Halfway through Deep Purple’s new album, = 1, comes a song called No Money to Burn. It is about being totally strapped for cash. This is from the classic rock pioneers who, having made it into the 1975 Guinness Book of Records as the world’s loudest band, went on to sell more than 100 million records and fill arenas across the globe. Surely, I ask their singer Ian Gillan, when we meet in the suite of a smart hotel in Düsseldorf, there must be some money to burn.
“Not if you’re as bad with money as I am,” says Gillan, 78, whose four-octave range and rugged good looks took him off a council estate in Hounslow and into global fame. Gillan exudes a certain bruised sensitivity, which I can only put down to five decades of a life in rock. “I tend to have just enough for next week. I call the office each morning and say, ‘Can I afford this?’ Generally, the answer is no.”
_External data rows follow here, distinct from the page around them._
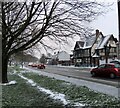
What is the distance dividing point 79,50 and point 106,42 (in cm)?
1862

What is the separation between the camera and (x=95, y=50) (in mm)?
78375

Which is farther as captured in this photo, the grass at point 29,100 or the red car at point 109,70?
the red car at point 109,70

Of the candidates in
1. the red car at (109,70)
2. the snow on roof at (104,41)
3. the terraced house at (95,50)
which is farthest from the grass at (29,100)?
the snow on roof at (104,41)

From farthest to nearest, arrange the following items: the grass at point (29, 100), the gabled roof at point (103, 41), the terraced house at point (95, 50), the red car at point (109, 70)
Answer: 1. the gabled roof at point (103, 41)
2. the terraced house at point (95, 50)
3. the red car at point (109, 70)
4. the grass at point (29, 100)

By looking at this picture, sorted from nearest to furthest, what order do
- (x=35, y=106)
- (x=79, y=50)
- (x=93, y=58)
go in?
(x=35, y=106), (x=93, y=58), (x=79, y=50)

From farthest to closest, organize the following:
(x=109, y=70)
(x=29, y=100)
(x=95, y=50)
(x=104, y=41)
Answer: (x=95, y=50) → (x=104, y=41) → (x=109, y=70) → (x=29, y=100)

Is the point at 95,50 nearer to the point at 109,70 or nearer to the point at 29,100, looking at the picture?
the point at 109,70

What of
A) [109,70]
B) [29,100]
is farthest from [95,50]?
[29,100]

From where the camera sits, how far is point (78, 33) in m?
15.1

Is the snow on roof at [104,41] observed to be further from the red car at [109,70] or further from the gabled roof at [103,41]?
the red car at [109,70]

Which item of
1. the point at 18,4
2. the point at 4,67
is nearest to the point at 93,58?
the point at 4,67

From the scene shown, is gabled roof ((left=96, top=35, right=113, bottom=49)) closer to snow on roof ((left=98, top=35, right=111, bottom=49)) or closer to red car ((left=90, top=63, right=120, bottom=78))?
snow on roof ((left=98, top=35, right=111, bottom=49))

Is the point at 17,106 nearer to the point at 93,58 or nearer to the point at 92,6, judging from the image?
the point at 92,6

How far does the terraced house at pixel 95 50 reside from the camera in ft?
239
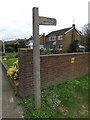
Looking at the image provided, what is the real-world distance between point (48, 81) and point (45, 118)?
128 centimetres

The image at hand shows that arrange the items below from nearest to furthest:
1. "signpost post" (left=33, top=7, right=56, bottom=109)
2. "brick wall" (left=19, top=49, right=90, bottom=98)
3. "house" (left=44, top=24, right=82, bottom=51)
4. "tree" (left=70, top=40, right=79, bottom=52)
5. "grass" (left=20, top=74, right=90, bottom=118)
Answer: "signpost post" (left=33, top=7, right=56, bottom=109)
"grass" (left=20, top=74, right=90, bottom=118)
"brick wall" (left=19, top=49, right=90, bottom=98)
"tree" (left=70, top=40, right=79, bottom=52)
"house" (left=44, top=24, right=82, bottom=51)

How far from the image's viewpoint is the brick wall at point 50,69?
2.50 metres

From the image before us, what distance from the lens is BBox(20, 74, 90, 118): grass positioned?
2045mm

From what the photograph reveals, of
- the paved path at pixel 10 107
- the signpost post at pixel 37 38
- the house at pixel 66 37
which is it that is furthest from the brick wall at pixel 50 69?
the house at pixel 66 37

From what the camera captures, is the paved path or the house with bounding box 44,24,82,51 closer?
the paved path

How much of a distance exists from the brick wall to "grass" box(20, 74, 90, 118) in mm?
330

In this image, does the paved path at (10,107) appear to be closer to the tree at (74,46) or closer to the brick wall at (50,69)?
the brick wall at (50,69)

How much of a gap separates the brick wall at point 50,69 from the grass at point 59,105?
13.0 inches

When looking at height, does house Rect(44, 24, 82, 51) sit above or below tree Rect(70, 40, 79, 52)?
above

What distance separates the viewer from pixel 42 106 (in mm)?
2230

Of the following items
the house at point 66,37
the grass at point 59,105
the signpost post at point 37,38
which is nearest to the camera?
the signpost post at point 37,38

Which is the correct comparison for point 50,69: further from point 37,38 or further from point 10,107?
point 10,107

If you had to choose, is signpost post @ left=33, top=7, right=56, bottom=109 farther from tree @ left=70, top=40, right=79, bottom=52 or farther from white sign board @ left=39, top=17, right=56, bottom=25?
tree @ left=70, top=40, right=79, bottom=52

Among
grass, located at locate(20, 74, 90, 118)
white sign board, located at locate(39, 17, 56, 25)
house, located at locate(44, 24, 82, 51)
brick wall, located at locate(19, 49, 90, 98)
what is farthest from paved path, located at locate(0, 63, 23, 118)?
house, located at locate(44, 24, 82, 51)
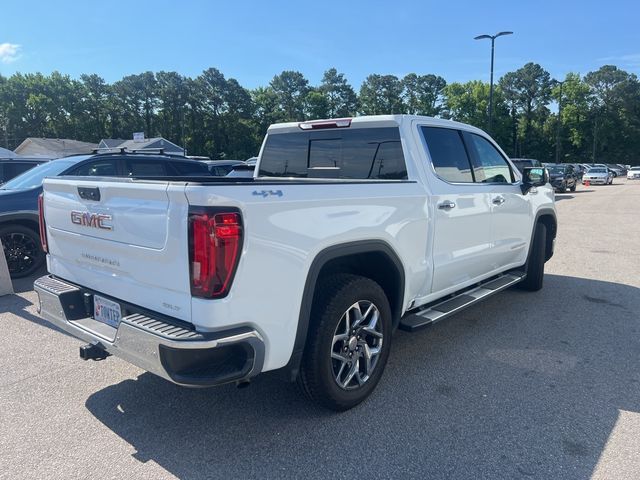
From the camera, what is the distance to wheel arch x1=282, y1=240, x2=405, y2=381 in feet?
9.07

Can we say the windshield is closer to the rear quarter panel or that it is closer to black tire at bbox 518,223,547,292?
the rear quarter panel

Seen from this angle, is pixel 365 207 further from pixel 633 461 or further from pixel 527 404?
pixel 633 461

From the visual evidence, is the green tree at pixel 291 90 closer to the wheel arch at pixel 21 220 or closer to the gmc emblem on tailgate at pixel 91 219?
the wheel arch at pixel 21 220

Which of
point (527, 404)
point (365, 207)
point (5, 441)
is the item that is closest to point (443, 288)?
point (527, 404)

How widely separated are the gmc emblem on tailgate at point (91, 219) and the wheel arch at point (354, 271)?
1255 mm

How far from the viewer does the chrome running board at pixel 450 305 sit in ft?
12.0

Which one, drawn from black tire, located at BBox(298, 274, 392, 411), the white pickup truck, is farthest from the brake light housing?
black tire, located at BBox(298, 274, 392, 411)

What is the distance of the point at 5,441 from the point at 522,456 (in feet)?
10.2

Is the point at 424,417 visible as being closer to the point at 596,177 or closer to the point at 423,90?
the point at 596,177

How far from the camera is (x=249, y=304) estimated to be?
2.46 metres

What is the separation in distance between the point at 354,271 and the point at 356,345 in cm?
58

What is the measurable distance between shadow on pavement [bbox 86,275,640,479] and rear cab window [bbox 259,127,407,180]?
167cm

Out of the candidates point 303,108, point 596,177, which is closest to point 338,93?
point 303,108

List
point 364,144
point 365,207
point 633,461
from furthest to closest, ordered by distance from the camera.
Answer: point 364,144
point 365,207
point 633,461
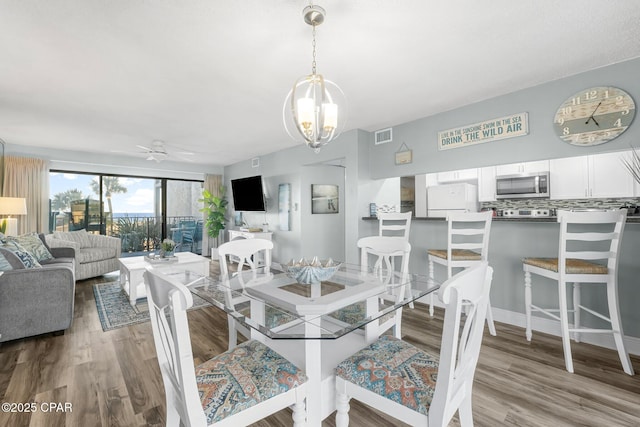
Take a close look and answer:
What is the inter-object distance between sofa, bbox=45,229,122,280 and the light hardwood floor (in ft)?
7.18

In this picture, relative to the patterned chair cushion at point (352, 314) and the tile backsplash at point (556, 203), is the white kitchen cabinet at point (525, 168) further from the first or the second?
the patterned chair cushion at point (352, 314)

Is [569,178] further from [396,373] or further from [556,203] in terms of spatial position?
[396,373]

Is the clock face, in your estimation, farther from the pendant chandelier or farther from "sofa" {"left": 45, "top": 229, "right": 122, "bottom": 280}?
"sofa" {"left": 45, "top": 229, "right": 122, "bottom": 280}

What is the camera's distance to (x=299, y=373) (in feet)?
3.85

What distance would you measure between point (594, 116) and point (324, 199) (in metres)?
4.10

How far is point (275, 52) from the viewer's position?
2139mm

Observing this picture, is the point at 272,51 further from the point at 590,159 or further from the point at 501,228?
the point at 590,159

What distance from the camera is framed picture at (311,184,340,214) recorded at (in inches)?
224

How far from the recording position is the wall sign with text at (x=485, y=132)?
283 cm

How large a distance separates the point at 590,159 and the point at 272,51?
4124 millimetres

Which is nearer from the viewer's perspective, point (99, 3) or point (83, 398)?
point (99, 3)

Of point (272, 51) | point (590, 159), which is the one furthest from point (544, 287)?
point (272, 51)

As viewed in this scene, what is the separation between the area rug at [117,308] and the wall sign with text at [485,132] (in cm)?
306

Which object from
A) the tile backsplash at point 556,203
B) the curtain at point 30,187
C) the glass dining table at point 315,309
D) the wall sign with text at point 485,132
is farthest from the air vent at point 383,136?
the curtain at point 30,187
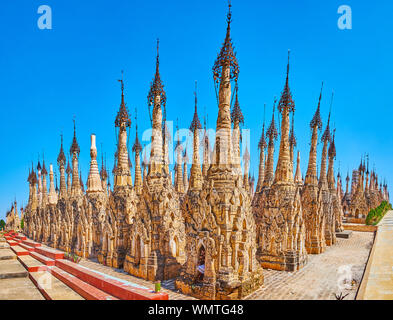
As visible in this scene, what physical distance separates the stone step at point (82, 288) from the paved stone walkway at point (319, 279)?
6468 mm

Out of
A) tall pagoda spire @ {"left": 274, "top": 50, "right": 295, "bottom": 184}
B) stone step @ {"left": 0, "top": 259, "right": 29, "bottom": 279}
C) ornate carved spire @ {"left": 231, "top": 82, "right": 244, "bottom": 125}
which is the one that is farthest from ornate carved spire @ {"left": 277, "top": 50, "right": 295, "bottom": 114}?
stone step @ {"left": 0, "top": 259, "right": 29, "bottom": 279}

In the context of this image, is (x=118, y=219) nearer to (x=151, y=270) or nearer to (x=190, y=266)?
(x=151, y=270)

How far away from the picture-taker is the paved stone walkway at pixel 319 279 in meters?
12.0

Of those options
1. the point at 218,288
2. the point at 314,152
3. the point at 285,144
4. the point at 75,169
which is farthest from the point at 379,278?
the point at 75,169

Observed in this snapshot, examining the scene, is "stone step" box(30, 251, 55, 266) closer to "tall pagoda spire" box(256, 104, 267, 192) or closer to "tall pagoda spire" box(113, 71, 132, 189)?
"tall pagoda spire" box(113, 71, 132, 189)

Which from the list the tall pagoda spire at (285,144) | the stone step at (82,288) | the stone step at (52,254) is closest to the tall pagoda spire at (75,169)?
the stone step at (52,254)

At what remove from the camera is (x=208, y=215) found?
12.0 m

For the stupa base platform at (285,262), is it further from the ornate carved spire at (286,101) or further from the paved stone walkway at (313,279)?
the ornate carved spire at (286,101)

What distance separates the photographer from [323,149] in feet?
96.3

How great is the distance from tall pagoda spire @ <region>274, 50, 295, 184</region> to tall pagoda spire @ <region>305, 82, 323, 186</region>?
5.86 m

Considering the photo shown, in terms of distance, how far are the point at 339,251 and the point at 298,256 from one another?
27.2 feet
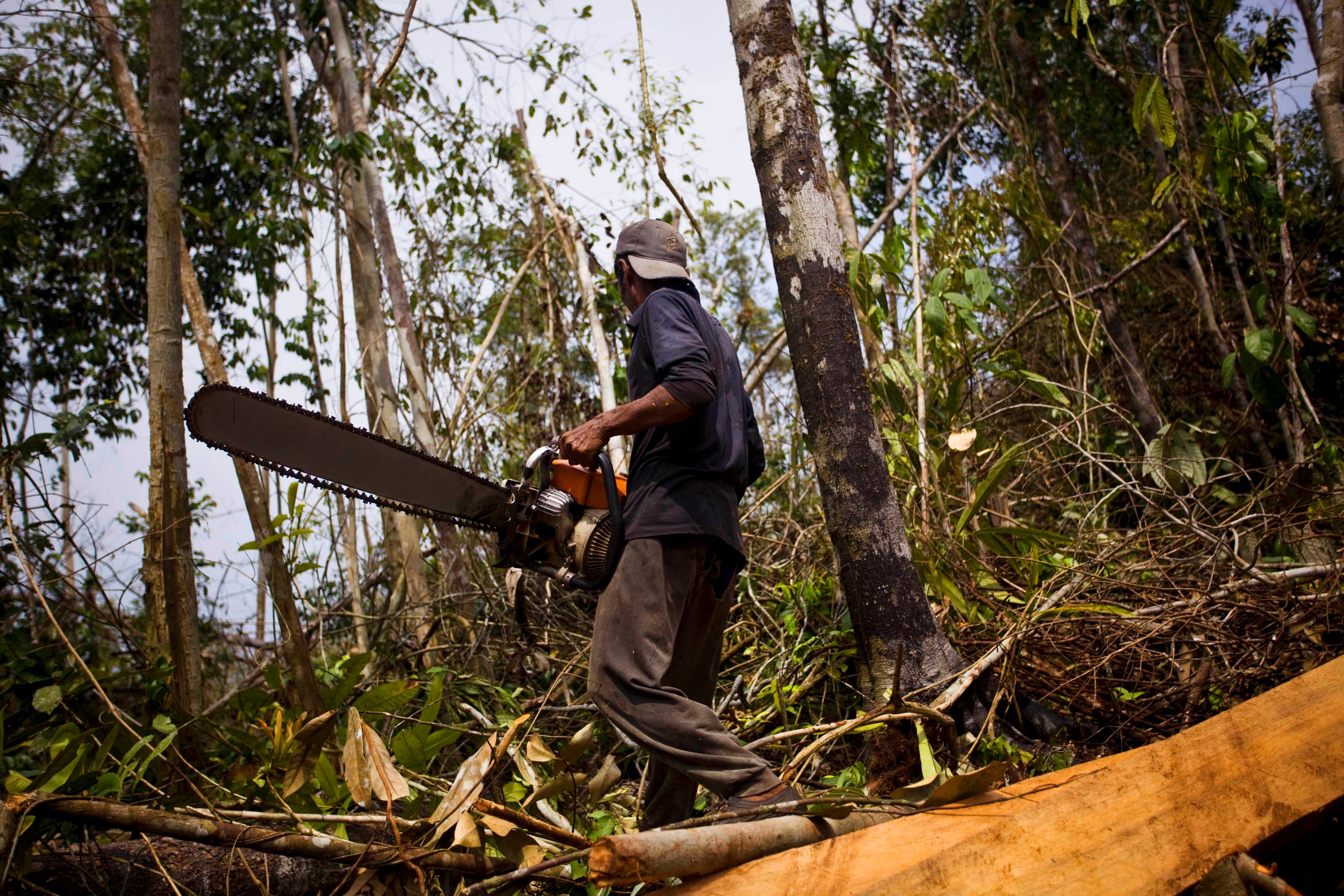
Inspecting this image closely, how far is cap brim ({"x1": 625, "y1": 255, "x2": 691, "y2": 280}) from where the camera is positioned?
7.55ft

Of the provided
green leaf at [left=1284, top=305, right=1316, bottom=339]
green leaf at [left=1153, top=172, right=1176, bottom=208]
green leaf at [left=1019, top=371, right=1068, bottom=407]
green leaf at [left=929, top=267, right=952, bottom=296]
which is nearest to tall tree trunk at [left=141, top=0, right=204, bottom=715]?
green leaf at [left=929, top=267, right=952, bottom=296]

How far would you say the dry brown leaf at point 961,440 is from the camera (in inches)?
117

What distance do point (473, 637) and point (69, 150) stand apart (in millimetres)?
9489

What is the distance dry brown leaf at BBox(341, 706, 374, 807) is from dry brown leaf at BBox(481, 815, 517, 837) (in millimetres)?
260

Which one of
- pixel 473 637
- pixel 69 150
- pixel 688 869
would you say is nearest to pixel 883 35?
pixel 473 637

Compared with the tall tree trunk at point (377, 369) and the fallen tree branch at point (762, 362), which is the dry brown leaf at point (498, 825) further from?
the fallen tree branch at point (762, 362)

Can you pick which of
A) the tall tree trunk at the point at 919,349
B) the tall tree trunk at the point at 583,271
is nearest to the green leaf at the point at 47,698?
the tall tree trunk at the point at 583,271

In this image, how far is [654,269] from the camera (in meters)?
2.31

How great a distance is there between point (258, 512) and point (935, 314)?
2748mm

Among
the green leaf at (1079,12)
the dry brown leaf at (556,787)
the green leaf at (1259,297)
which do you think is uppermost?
the green leaf at (1079,12)

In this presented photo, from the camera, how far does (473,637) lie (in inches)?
156

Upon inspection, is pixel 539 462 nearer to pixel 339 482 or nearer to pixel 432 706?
pixel 339 482

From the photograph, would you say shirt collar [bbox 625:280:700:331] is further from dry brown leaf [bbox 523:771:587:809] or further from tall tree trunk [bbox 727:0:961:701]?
dry brown leaf [bbox 523:771:587:809]

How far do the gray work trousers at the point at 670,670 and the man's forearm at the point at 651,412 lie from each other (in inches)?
11.1
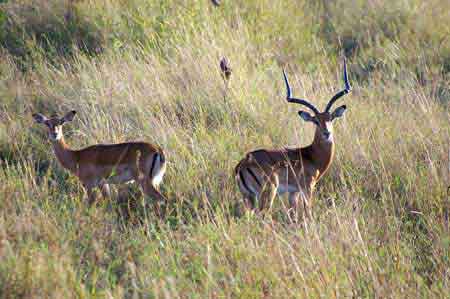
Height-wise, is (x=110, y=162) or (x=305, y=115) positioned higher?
(x=305, y=115)

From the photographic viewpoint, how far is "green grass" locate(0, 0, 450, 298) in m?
4.15

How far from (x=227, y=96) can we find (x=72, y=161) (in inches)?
72.3

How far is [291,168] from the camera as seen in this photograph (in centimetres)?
561

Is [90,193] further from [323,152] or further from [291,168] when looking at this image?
[323,152]

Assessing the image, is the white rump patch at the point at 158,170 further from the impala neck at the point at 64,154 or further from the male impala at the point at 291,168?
the impala neck at the point at 64,154

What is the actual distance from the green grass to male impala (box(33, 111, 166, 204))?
15 cm

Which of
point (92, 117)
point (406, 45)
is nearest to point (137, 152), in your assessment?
point (92, 117)

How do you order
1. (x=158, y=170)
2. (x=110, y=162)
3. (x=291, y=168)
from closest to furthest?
(x=291, y=168) → (x=158, y=170) → (x=110, y=162)

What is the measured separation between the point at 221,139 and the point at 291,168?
1.04 m

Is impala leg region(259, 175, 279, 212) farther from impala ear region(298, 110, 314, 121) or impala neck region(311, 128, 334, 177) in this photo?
impala ear region(298, 110, 314, 121)

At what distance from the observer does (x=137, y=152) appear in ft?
19.7

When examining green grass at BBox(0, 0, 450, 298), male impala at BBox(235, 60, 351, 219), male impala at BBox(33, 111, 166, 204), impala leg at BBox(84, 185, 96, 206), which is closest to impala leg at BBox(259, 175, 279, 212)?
male impala at BBox(235, 60, 351, 219)

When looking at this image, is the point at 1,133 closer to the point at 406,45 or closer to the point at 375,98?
the point at 375,98

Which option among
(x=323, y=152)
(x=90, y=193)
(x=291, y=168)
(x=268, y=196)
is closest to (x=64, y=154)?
(x=90, y=193)
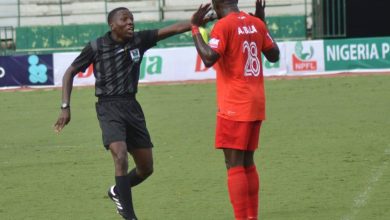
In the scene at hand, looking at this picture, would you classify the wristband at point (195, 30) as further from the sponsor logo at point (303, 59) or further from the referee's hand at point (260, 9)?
the sponsor logo at point (303, 59)

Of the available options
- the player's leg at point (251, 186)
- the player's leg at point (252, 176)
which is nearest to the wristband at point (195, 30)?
the player's leg at point (252, 176)

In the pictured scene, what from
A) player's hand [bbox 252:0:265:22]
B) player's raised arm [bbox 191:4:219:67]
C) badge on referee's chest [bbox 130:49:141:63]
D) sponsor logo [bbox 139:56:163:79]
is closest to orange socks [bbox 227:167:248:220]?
player's raised arm [bbox 191:4:219:67]

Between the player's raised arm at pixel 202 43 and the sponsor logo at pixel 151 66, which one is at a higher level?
the player's raised arm at pixel 202 43

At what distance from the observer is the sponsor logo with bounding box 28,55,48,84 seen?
2645 cm

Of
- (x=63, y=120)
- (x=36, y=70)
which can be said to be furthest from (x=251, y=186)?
(x=36, y=70)

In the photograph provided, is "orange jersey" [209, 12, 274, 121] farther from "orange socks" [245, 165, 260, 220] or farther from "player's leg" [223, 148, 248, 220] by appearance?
"orange socks" [245, 165, 260, 220]

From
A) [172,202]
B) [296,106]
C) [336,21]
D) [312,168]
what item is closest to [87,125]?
[296,106]

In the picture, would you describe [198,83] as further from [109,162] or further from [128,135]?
[128,135]

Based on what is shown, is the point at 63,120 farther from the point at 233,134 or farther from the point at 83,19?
the point at 83,19

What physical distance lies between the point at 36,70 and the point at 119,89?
18.0 m

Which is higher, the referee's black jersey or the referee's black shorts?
the referee's black jersey

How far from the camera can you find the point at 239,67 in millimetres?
7844

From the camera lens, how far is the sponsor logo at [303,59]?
2658 cm

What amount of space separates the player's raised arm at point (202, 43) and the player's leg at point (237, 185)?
801 millimetres
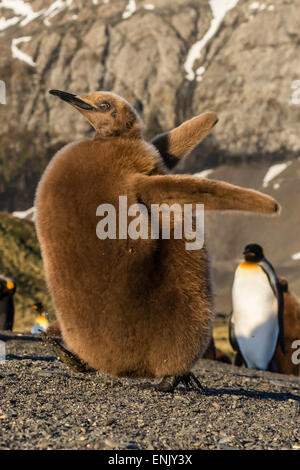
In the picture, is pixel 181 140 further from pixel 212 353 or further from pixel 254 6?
pixel 254 6

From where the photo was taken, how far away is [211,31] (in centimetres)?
7006

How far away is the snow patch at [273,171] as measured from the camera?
53656mm

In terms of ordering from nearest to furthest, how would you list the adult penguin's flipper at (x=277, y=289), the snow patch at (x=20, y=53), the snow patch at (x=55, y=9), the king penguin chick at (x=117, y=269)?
the king penguin chick at (x=117, y=269) → the adult penguin's flipper at (x=277, y=289) → the snow patch at (x=20, y=53) → the snow patch at (x=55, y=9)

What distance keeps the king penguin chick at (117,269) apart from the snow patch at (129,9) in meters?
74.7

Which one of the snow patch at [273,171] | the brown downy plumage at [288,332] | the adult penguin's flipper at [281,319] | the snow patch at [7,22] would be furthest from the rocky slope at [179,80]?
the adult penguin's flipper at [281,319]

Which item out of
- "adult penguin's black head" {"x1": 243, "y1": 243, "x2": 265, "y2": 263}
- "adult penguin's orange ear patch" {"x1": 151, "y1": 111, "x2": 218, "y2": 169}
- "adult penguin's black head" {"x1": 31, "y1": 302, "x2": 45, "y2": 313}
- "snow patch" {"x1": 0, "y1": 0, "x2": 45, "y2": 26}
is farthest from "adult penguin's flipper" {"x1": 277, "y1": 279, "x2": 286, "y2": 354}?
"snow patch" {"x1": 0, "y1": 0, "x2": 45, "y2": 26}

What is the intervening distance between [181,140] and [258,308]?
535 centimetres

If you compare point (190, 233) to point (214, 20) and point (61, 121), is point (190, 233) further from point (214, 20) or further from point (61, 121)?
point (214, 20)

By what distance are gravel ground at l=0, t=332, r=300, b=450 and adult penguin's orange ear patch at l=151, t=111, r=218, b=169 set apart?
1248mm

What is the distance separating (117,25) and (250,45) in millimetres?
18509

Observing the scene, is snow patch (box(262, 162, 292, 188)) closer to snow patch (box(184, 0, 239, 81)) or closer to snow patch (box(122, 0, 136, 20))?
snow patch (box(184, 0, 239, 81))

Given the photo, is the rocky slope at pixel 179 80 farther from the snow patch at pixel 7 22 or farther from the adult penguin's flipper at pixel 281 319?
the adult penguin's flipper at pixel 281 319

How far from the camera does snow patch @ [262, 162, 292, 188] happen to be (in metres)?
53.7
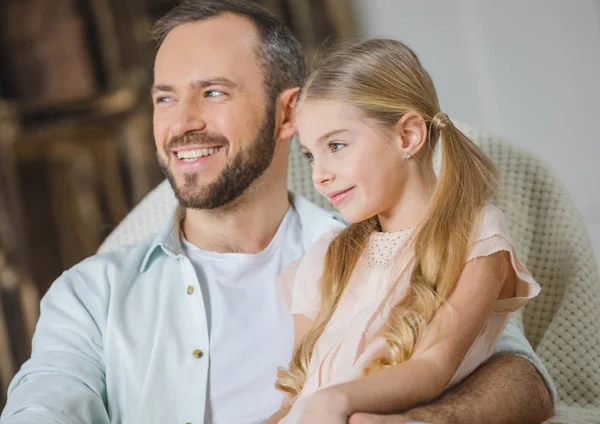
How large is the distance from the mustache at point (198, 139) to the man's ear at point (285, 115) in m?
0.11

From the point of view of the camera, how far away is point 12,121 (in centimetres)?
238

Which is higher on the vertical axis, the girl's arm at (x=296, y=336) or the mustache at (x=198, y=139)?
the mustache at (x=198, y=139)

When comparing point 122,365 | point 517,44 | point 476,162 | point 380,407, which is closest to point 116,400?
point 122,365

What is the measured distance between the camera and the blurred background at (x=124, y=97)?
7.73 feet

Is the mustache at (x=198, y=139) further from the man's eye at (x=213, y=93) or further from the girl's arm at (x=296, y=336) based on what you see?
the girl's arm at (x=296, y=336)

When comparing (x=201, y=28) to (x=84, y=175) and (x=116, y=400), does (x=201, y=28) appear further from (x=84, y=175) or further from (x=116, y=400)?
(x=84, y=175)

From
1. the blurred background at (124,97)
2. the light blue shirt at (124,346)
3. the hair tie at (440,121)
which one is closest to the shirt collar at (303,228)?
the light blue shirt at (124,346)

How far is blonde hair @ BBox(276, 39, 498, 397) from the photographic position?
918mm

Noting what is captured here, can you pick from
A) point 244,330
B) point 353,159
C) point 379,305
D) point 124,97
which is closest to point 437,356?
point 379,305

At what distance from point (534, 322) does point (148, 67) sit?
1.57 metres

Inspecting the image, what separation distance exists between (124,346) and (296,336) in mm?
256

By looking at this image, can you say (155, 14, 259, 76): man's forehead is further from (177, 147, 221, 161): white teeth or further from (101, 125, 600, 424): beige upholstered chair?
(101, 125, 600, 424): beige upholstered chair

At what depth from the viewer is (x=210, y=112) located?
1.23 metres

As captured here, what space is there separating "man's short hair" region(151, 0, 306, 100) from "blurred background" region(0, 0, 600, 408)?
3.91 feet
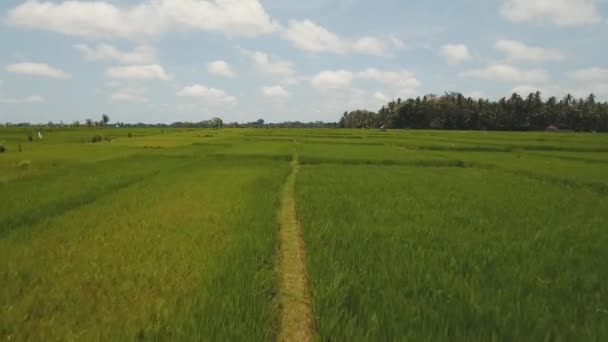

Gillan cannot blame himself alone for such relative penury. Deep Purple, the band he joined in 1969 after a stint as the lead in the original stage show of Jesus Christ Superstar, has been a famously chaotic proposition. Their guitarist, the mercurial Ritchie Blackmore, abandoned ship in 1997 to become a neo-medieval minstrel. In one notorious early 1970s incident, Gillan requested Deep Purple’s Child in Time be left out of a concert set list because he had a cold and couldn’t hit the high notes. Blackmore played it anyway just to annoy him. Gillan eventually got fed up and walked out of the band in 1973.
“After that I didn’t get paid for ten years,” he says. “It took a lot of lawsuits to see a penny, and eventually the [band’s] accountant went to jail, but it was common in those days. When Roger [Glover, the bassist] and I joined in 1969, we shared one set of clothes between us so we couldn’t go out at the same time. Roger didn’t even own a pair of shoes. It’s not unknown for me to steal a handful of dog biscuits to get through the day.” Not that the dog biscuits had any mind-altering effects.
Despite their status alongside Led Zeppelin and Black Sabbath as the pioneering monsters of heavy rock, Deep Purple were never a drug-taking band (or at least in their classic “mark II” line-up). Gillan didn’t smoke a joint until he was 38.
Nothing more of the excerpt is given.